Article:
Freeport divestment through IPO only benefits wealthy businessmen

Freeport’s underground mine. – Dok. PTFI
Freeport’s underground mine. – Dok. PTFI

Jayapura, Jubi – A statement by the former Indonesian Minister of Energy and Mineral Resources Sudirman Said to suggest IPO mechanism to be used in divestment scheme of PT Freeport Indonesia (PTFI) is not right conduct.

A researcher from Alpha Research Database and author of ‘Freeport: Bisnis Orang Kuat Vs Kedaulatan Negara’ Ferdy Hasiman said IPO mechanism has never recommended by Law No.4/2009 on Mineral and Coal.

“If Freeport shares released through IPO mechanism in the capital market, it can only benefit rich businessmen, while the capital market players are only 0.6% of the Indonesian population. And also, many investors who buy shares in the capital market are foreign investors. That’s why if a crisis hits Indonesia, there might be a massive capital outflow,” said Ferdy.

Furthermore, he continued that through IPO mechanism, Freeport shares would be a target of local wealthy businessmen and politicians. For instance, he said, the release of Garuda Indonesia shares. In this case, former Treasurer of Democrat Party M. Nazarudin bought 400 million shares or equal with IDR 300 billion through his five companies, while a prominent businessman bought 351.6 million shares (10% of GIA shares) after gaining a loan from Credit Suisse.

“This fact showed that the divestment option through IPO for PTFI is not a smart solution, but an instant one,” said Ferdy.

Moreover, when he was a minister, Sudirman Said seemed not able to provide a better solution compared to his predecessors in divesting mine shares. Therefore, Freeport IPO would be a mining landfill of some politicians and business groups for corruption and collusion practices. Besides this, Sudirman also responded to the contract extension and the construction of smelter.

Regarding Freeport’s contract extension to 2041, this is a business decision. Without this, Freeport would not invest in the underground mine which valued up to US$17 billion and the construction of smelter would not be started.

“So, the political reasoning would never able to understand why the government should extend the contract until 2041. The corporate mechanism taken by the government to take over Freeport shares is the most elegant move” said Ferdy.

Data lines:
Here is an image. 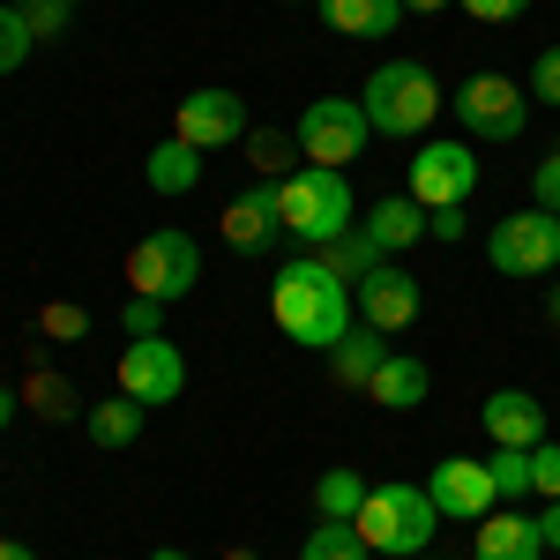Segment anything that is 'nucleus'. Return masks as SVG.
<instances>
[{
  "label": "nucleus",
  "mask_w": 560,
  "mask_h": 560,
  "mask_svg": "<svg viewBox=\"0 0 560 560\" xmlns=\"http://www.w3.org/2000/svg\"><path fill=\"white\" fill-rule=\"evenodd\" d=\"M269 322L292 337L300 351H337L351 329V284L345 277H329L322 255H300L277 269V284H269Z\"/></svg>",
  "instance_id": "1"
},
{
  "label": "nucleus",
  "mask_w": 560,
  "mask_h": 560,
  "mask_svg": "<svg viewBox=\"0 0 560 560\" xmlns=\"http://www.w3.org/2000/svg\"><path fill=\"white\" fill-rule=\"evenodd\" d=\"M433 523H441V509H433V493L427 486H366V509H359V538H366V553H382V560H411V553H427L433 546Z\"/></svg>",
  "instance_id": "2"
},
{
  "label": "nucleus",
  "mask_w": 560,
  "mask_h": 560,
  "mask_svg": "<svg viewBox=\"0 0 560 560\" xmlns=\"http://www.w3.org/2000/svg\"><path fill=\"white\" fill-rule=\"evenodd\" d=\"M359 105H366L374 135H427L441 120V83L427 60H382L359 90Z\"/></svg>",
  "instance_id": "3"
},
{
  "label": "nucleus",
  "mask_w": 560,
  "mask_h": 560,
  "mask_svg": "<svg viewBox=\"0 0 560 560\" xmlns=\"http://www.w3.org/2000/svg\"><path fill=\"white\" fill-rule=\"evenodd\" d=\"M277 224L300 240V247H329L337 232H351V187L329 165H300V173L277 179Z\"/></svg>",
  "instance_id": "4"
},
{
  "label": "nucleus",
  "mask_w": 560,
  "mask_h": 560,
  "mask_svg": "<svg viewBox=\"0 0 560 560\" xmlns=\"http://www.w3.org/2000/svg\"><path fill=\"white\" fill-rule=\"evenodd\" d=\"M292 135H300V165H329V173H345L351 158L374 142V120H366L359 97H314Z\"/></svg>",
  "instance_id": "5"
},
{
  "label": "nucleus",
  "mask_w": 560,
  "mask_h": 560,
  "mask_svg": "<svg viewBox=\"0 0 560 560\" xmlns=\"http://www.w3.org/2000/svg\"><path fill=\"white\" fill-rule=\"evenodd\" d=\"M486 261L501 277H553L560 269V217L553 210H516L486 232Z\"/></svg>",
  "instance_id": "6"
},
{
  "label": "nucleus",
  "mask_w": 560,
  "mask_h": 560,
  "mask_svg": "<svg viewBox=\"0 0 560 560\" xmlns=\"http://www.w3.org/2000/svg\"><path fill=\"white\" fill-rule=\"evenodd\" d=\"M456 120H464L478 142H516V135L530 128V90L509 83V75H493V68H478V75H464V90H456Z\"/></svg>",
  "instance_id": "7"
},
{
  "label": "nucleus",
  "mask_w": 560,
  "mask_h": 560,
  "mask_svg": "<svg viewBox=\"0 0 560 560\" xmlns=\"http://www.w3.org/2000/svg\"><path fill=\"white\" fill-rule=\"evenodd\" d=\"M471 187H478L471 142H419L404 165V195L419 210H456V202H471Z\"/></svg>",
  "instance_id": "8"
},
{
  "label": "nucleus",
  "mask_w": 560,
  "mask_h": 560,
  "mask_svg": "<svg viewBox=\"0 0 560 560\" xmlns=\"http://www.w3.org/2000/svg\"><path fill=\"white\" fill-rule=\"evenodd\" d=\"M195 277H202V255H195V240H187L179 224L142 232V240L128 247V284L142 292V300H179Z\"/></svg>",
  "instance_id": "9"
},
{
  "label": "nucleus",
  "mask_w": 560,
  "mask_h": 560,
  "mask_svg": "<svg viewBox=\"0 0 560 560\" xmlns=\"http://www.w3.org/2000/svg\"><path fill=\"white\" fill-rule=\"evenodd\" d=\"M113 382H120V396H135V404L158 411V404H173L179 388H187V359H179V345H165V337H128Z\"/></svg>",
  "instance_id": "10"
},
{
  "label": "nucleus",
  "mask_w": 560,
  "mask_h": 560,
  "mask_svg": "<svg viewBox=\"0 0 560 560\" xmlns=\"http://www.w3.org/2000/svg\"><path fill=\"white\" fill-rule=\"evenodd\" d=\"M173 135L195 150H224V142H247V97L240 90H187L173 105Z\"/></svg>",
  "instance_id": "11"
},
{
  "label": "nucleus",
  "mask_w": 560,
  "mask_h": 560,
  "mask_svg": "<svg viewBox=\"0 0 560 560\" xmlns=\"http://www.w3.org/2000/svg\"><path fill=\"white\" fill-rule=\"evenodd\" d=\"M427 493H433V509H441V516H456V523H478V516H493V509H501L493 464H478V456H441L433 478H427Z\"/></svg>",
  "instance_id": "12"
},
{
  "label": "nucleus",
  "mask_w": 560,
  "mask_h": 560,
  "mask_svg": "<svg viewBox=\"0 0 560 560\" xmlns=\"http://www.w3.org/2000/svg\"><path fill=\"white\" fill-rule=\"evenodd\" d=\"M351 314H359L366 329H382V337L411 329V322H419V277H411V269H396V261H382L374 277H359V284H351Z\"/></svg>",
  "instance_id": "13"
},
{
  "label": "nucleus",
  "mask_w": 560,
  "mask_h": 560,
  "mask_svg": "<svg viewBox=\"0 0 560 560\" xmlns=\"http://www.w3.org/2000/svg\"><path fill=\"white\" fill-rule=\"evenodd\" d=\"M224 247H240V255H261L284 224H277V179H247L232 202H224Z\"/></svg>",
  "instance_id": "14"
},
{
  "label": "nucleus",
  "mask_w": 560,
  "mask_h": 560,
  "mask_svg": "<svg viewBox=\"0 0 560 560\" xmlns=\"http://www.w3.org/2000/svg\"><path fill=\"white\" fill-rule=\"evenodd\" d=\"M478 419L493 433V448H538V441H546V404H538L530 388H493Z\"/></svg>",
  "instance_id": "15"
},
{
  "label": "nucleus",
  "mask_w": 560,
  "mask_h": 560,
  "mask_svg": "<svg viewBox=\"0 0 560 560\" xmlns=\"http://www.w3.org/2000/svg\"><path fill=\"white\" fill-rule=\"evenodd\" d=\"M471 560H546L538 546V516H516V509H493V516H478V546Z\"/></svg>",
  "instance_id": "16"
},
{
  "label": "nucleus",
  "mask_w": 560,
  "mask_h": 560,
  "mask_svg": "<svg viewBox=\"0 0 560 560\" xmlns=\"http://www.w3.org/2000/svg\"><path fill=\"white\" fill-rule=\"evenodd\" d=\"M366 396H374L382 411H419V404H427V359L388 351L382 366H374V382H366Z\"/></svg>",
  "instance_id": "17"
},
{
  "label": "nucleus",
  "mask_w": 560,
  "mask_h": 560,
  "mask_svg": "<svg viewBox=\"0 0 560 560\" xmlns=\"http://www.w3.org/2000/svg\"><path fill=\"white\" fill-rule=\"evenodd\" d=\"M359 232H366L382 255H404L411 240H427V210H419L411 195H382V202L366 210V224H359Z\"/></svg>",
  "instance_id": "18"
},
{
  "label": "nucleus",
  "mask_w": 560,
  "mask_h": 560,
  "mask_svg": "<svg viewBox=\"0 0 560 560\" xmlns=\"http://www.w3.org/2000/svg\"><path fill=\"white\" fill-rule=\"evenodd\" d=\"M322 23L337 38H388L404 23V0H322Z\"/></svg>",
  "instance_id": "19"
},
{
  "label": "nucleus",
  "mask_w": 560,
  "mask_h": 560,
  "mask_svg": "<svg viewBox=\"0 0 560 560\" xmlns=\"http://www.w3.org/2000/svg\"><path fill=\"white\" fill-rule=\"evenodd\" d=\"M142 419H150V404H135V396H120V388L83 411V427H90L97 448H128V441H142Z\"/></svg>",
  "instance_id": "20"
},
{
  "label": "nucleus",
  "mask_w": 560,
  "mask_h": 560,
  "mask_svg": "<svg viewBox=\"0 0 560 560\" xmlns=\"http://www.w3.org/2000/svg\"><path fill=\"white\" fill-rule=\"evenodd\" d=\"M142 179H150L158 195H195V187H202V150L173 135V142H158V150H150V165H142Z\"/></svg>",
  "instance_id": "21"
},
{
  "label": "nucleus",
  "mask_w": 560,
  "mask_h": 560,
  "mask_svg": "<svg viewBox=\"0 0 560 560\" xmlns=\"http://www.w3.org/2000/svg\"><path fill=\"white\" fill-rule=\"evenodd\" d=\"M382 359H388V351H382V329H366V322H359V329H345V345L329 351V374H337L345 388H366Z\"/></svg>",
  "instance_id": "22"
},
{
  "label": "nucleus",
  "mask_w": 560,
  "mask_h": 560,
  "mask_svg": "<svg viewBox=\"0 0 560 560\" xmlns=\"http://www.w3.org/2000/svg\"><path fill=\"white\" fill-rule=\"evenodd\" d=\"M314 255H322V269H329V277H345V284H359V277H374V269H382V247H374L359 224H351V232H337L329 247H314Z\"/></svg>",
  "instance_id": "23"
},
{
  "label": "nucleus",
  "mask_w": 560,
  "mask_h": 560,
  "mask_svg": "<svg viewBox=\"0 0 560 560\" xmlns=\"http://www.w3.org/2000/svg\"><path fill=\"white\" fill-rule=\"evenodd\" d=\"M314 509H322L329 523H359V509H366V478L351 471V464L322 471V486H314Z\"/></svg>",
  "instance_id": "24"
},
{
  "label": "nucleus",
  "mask_w": 560,
  "mask_h": 560,
  "mask_svg": "<svg viewBox=\"0 0 560 560\" xmlns=\"http://www.w3.org/2000/svg\"><path fill=\"white\" fill-rule=\"evenodd\" d=\"M300 560H374V553H366V538H359L351 523H329V516H322L314 530H306Z\"/></svg>",
  "instance_id": "25"
},
{
  "label": "nucleus",
  "mask_w": 560,
  "mask_h": 560,
  "mask_svg": "<svg viewBox=\"0 0 560 560\" xmlns=\"http://www.w3.org/2000/svg\"><path fill=\"white\" fill-rule=\"evenodd\" d=\"M292 158H300V135H277V128L247 135V165H255V179H284Z\"/></svg>",
  "instance_id": "26"
},
{
  "label": "nucleus",
  "mask_w": 560,
  "mask_h": 560,
  "mask_svg": "<svg viewBox=\"0 0 560 560\" xmlns=\"http://www.w3.org/2000/svg\"><path fill=\"white\" fill-rule=\"evenodd\" d=\"M23 404H31L38 419H52V427H60V419H75V404H83V396L60 382V374H31V382H23Z\"/></svg>",
  "instance_id": "27"
},
{
  "label": "nucleus",
  "mask_w": 560,
  "mask_h": 560,
  "mask_svg": "<svg viewBox=\"0 0 560 560\" xmlns=\"http://www.w3.org/2000/svg\"><path fill=\"white\" fill-rule=\"evenodd\" d=\"M31 23H23V8H15V0H0V75H15V68H23V60H31Z\"/></svg>",
  "instance_id": "28"
},
{
  "label": "nucleus",
  "mask_w": 560,
  "mask_h": 560,
  "mask_svg": "<svg viewBox=\"0 0 560 560\" xmlns=\"http://www.w3.org/2000/svg\"><path fill=\"white\" fill-rule=\"evenodd\" d=\"M486 464H493L501 501H523V493H530V448H501V456H486Z\"/></svg>",
  "instance_id": "29"
},
{
  "label": "nucleus",
  "mask_w": 560,
  "mask_h": 560,
  "mask_svg": "<svg viewBox=\"0 0 560 560\" xmlns=\"http://www.w3.org/2000/svg\"><path fill=\"white\" fill-rule=\"evenodd\" d=\"M45 337H52V345H75V337H90V314L75 300H52L45 306Z\"/></svg>",
  "instance_id": "30"
},
{
  "label": "nucleus",
  "mask_w": 560,
  "mask_h": 560,
  "mask_svg": "<svg viewBox=\"0 0 560 560\" xmlns=\"http://www.w3.org/2000/svg\"><path fill=\"white\" fill-rule=\"evenodd\" d=\"M120 329H128V337H165V300H142V292H135V300L120 306Z\"/></svg>",
  "instance_id": "31"
},
{
  "label": "nucleus",
  "mask_w": 560,
  "mask_h": 560,
  "mask_svg": "<svg viewBox=\"0 0 560 560\" xmlns=\"http://www.w3.org/2000/svg\"><path fill=\"white\" fill-rule=\"evenodd\" d=\"M530 493L560 501V441H538V448H530Z\"/></svg>",
  "instance_id": "32"
},
{
  "label": "nucleus",
  "mask_w": 560,
  "mask_h": 560,
  "mask_svg": "<svg viewBox=\"0 0 560 560\" xmlns=\"http://www.w3.org/2000/svg\"><path fill=\"white\" fill-rule=\"evenodd\" d=\"M530 105H560V45H546L530 68Z\"/></svg>",
  "instance_id": "33"
},
{
  "label": "nucleus",
  "mask_w": 560,
  "mask_h": 560,
  "mask_svg": "<svg viewBox=\"0 0 560 560\" xmlns=\"http://www.w3.org/2000/svg\"><path fill=\"white\" fill-rule=\"evenodd\" d=\"M23 23H31V38H60L68 31V0H23Z\"/></svg>",
  "instance_id": "34"
},
{
  "label": "nucleus",
  "mask_w": 560,
  "mask_h": 560,
  "mask_svg": "<svg viewBox=\"0 0 560 560\" xmlns=\"http://www.w3.org/2000/svg\"><path fill=\"white\" fill-rule=\"evenodd\" d=\"M530 210H553L560 217V150L538 165V173H530Z\"/></svg>",
  "instance_id": "35"
},
{
  "label": "nucleus",
  "mask_w": 560,
  "mask_h": 560,
  "mask_svg": "<svg viewBox=\"0 0 560 560\" xmlns=\"http://www.w3.org/2000/svg\"><path fill=\"white\" fill-rule=\"evenodd\" d=\"M456 8H464V15H478V23H516L530 0H456Z\"/></svg>",
  "instance_id": "36"
},
{
  "label": "nucleus",
  "mask_w": 560,
  "mask_h": 560,
  "mask_svg": "<svg viewBox=\"0 0 560 560\" xmlns=\"http://www.w3.org/2000/svg\"><path fill=\"white\" fill-rule=\"evenodd\" d=\"M427 232H433V240H464V232H471L464 202H456V210H427Z\"/></svg>",
  "instance_id": "37"
},
{
  "label": "nucleus",
  "mask_w": 560,
  "mask_h": 560,
  "mask_svg": "<svg viewBox=\"0 0 560 560\" xmlns=\"http://www.w3.org/2000/svg\"><path fill=\"white\" fill-rule=\"evenodd\" d=\"M538 546H546V553H560V501H546V509H538Z\"/></svg>",
  "instance_id": "38"
},
{
  "label": "nucleus",
  "mask_w": 560,
  "mask_h": 560,
  "mask_svg": "<svg viewBox=\"0 0 560 560\" xmlns=\"http://www.w3.org/2000/svg\"><path fill=\"white\" fill-rule=\"evenodd\" d=\"M0 560H38V553H31L23 538H0Z\"/></svg>",
  "instance_id": "39"
},
{
  "label": "nucleus",
  "mask_w": 560,
  "mask_h": 560,
  "mask_svg": "<svg viewBox=\"0 0 560 560\" xmlns=\"http://www.w3.org/2000/svg\"><path fill=\"white\" fill-rule=\"evenodd\" d=\"M448 0H404V15H441Z\"/></svg>",
  "instance_id": "40"
},
{
  "label": "nucleus",
  "mask_w": 560,
  "mask_h": 560,
  "mask_svg": "<svg viewBox=\"0 0 560 560\" xmlns=\"http://www.w3.org/2000/svg\"><path fill=\"white\" fill-rule=\"evenodd\" d=\"M15 411H23V396H8V388H0V427H8Z\"/></svg>",
  "instance_id": "41"
},
{
  "label": "nucleus",
  "mask_w": 560,
  "mask_h": 560,
  "mask_svg": "<svg viewBox=\"0 0 560 560\" xmlns=\"http://www.w3.org/2000/svg\"><path fill=\"white\" fill-rule=\"evenodd\" d=\"M546 322H553V329H560V284H553V292H546Z\"/></svg>",
  "instance_id": "42"
},
{
  "label": "nucleus",
  "mask_w": 560,
  "mask_h": 560,
  "mask_svg": "<svg viewBox=\"0 0 560 560\" xmlns=\"http://www.w3.org/2000/svg\"><path fill=\"white\" fill-rule=\"evenodd\" d=\"M150 560H187V553H173V546H165V553H150Z\"/></svg>",
  "instance_id": "43"
},
{
  "label": "nucleus",
  "mask_w": 560,
  "mask_h": 560,
  "mask_svg": "<svg viewBox=\"0 0 560 560\" xmlns=\"http://www.w3.org/2000/svg\"><path fill=\"white\" fill-rule=\"evenodd\" d=\"M68 8H75V0H68Z\"/></svg>",
  "instance_id": "44"
},
{
  "label": "nucleus",
  "mask_w": 560,
  "mask_h": 560,
  "mask_svg": "<svg viewBox=\"0 0 560 560\" xmlns=\"http://www.w3.org/2000/svg\"><path fill=\"white\" fill-rule=\"evenodd\" d=\"M553 560H560V553H553Z\"/></svg>",
  "instance_id": "45"
}]
</instances>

Written task 1: In the Freeport article, what share of the Indonesian population is said to be capital market players?
Written task 2: Please rewrite everything in the Freeport article from "Freeport divestment through" down to "not right conduct.", with "businessmen" changed to "entrepreneurs".

Final result 1: 0.6%

Final result 2:
Freeport divestment through IPO only benefits wealthy entrepreneurs

Freeport’s underground mine. – Dok. PTFI
Freeport’s underground mine. – Dok. PTFI

Jayapura, Jubi – A statement by the former Indonesian Minister of Energy and Mineral Resources Sudirman Said to suggest IPO mechanism to be used in divestment scheme of PT Freeport Indonesia (PTFI) is not right conduct.